Distribution of airway receptor size (projection area). Sizes of 150 and 270 represent areas of 120–179 and 240–299 μm², respectively. The distribution patterns of receptors in small (n = 129) and large (n = 153) airways are similar, so that the data are pooled together to show the distribution pattern of total receptors (n = 282). The distribution shows 4 peaks at about 200, 400, 600, and 800 μm² (Please see footnote² for details).

Figure 6

A receptor (end formation after nerve demyelination) can be singlet (A), doublet (B) or triplet (C). Airway receptor was stained with Na⁺-K⁺-ATPase antibody (red); myelin sheath was stained with MBP antibody (green). Receptor sizes are: 257 μm² in A, 505 (238 and 267) μm² in B, and 719 (278, 222, and 219) μm² in (C). Arrows show the point of nerve demyelination; arrow heads show a single end formation.

Figure 7

Illustration of graphical identification of four peaks. The upper panel is adapted from Figure 5. The lower panel shows the first three peaks.
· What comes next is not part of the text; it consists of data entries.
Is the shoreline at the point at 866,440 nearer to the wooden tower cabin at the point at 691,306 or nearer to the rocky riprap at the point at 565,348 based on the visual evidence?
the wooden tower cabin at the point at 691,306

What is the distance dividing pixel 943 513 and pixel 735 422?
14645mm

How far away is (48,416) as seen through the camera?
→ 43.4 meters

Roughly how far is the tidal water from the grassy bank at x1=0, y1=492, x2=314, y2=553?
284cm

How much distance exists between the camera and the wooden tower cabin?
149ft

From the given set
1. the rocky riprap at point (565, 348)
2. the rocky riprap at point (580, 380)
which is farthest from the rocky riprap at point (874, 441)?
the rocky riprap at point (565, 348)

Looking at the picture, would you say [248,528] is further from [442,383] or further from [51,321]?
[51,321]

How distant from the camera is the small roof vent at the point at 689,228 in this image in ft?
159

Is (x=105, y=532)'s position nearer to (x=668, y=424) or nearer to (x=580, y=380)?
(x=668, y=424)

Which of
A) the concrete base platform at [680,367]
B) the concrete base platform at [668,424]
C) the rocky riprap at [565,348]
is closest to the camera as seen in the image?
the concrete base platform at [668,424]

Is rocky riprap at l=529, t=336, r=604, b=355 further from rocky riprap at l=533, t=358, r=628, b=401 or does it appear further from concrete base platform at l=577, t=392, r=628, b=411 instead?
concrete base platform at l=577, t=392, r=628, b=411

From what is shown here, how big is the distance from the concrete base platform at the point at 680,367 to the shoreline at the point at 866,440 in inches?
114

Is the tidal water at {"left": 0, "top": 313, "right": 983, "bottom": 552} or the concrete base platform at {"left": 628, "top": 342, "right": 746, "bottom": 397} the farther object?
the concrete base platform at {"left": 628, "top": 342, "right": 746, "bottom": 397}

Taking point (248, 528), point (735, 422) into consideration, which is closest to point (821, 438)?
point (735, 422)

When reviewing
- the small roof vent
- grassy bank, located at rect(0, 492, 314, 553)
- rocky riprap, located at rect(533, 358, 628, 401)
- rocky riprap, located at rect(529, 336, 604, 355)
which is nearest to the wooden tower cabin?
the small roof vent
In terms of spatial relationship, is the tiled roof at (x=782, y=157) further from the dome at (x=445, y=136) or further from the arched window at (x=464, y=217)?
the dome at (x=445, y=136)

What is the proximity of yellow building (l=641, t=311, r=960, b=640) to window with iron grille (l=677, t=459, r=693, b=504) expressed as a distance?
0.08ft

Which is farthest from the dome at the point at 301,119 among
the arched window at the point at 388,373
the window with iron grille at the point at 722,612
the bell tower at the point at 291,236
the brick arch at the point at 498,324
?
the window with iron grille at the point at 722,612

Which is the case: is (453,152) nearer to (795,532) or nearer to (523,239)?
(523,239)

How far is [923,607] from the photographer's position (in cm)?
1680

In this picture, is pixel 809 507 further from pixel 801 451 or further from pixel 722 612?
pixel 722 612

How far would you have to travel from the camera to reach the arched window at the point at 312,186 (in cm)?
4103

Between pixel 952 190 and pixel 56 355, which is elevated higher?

In the upper panel, subtracting the black portions (columns 270, 330, and 390 μm² according to columns 150, 90 and 30 μm², and 450 and 510 μm² according to 690 and 630 μm²) results in 2 normal distribution peaks roughly at 200 and 600 μm² (the first and third peaks in the lower panel). The black portion in columns 270, 330, and 390 is obtained by subtracting columns 150, 90 and 30 from 270, 330 and 390, respectively. The five black columns may represent another group of receptors with a peak at 400 μm² (the second peak in the lower panel).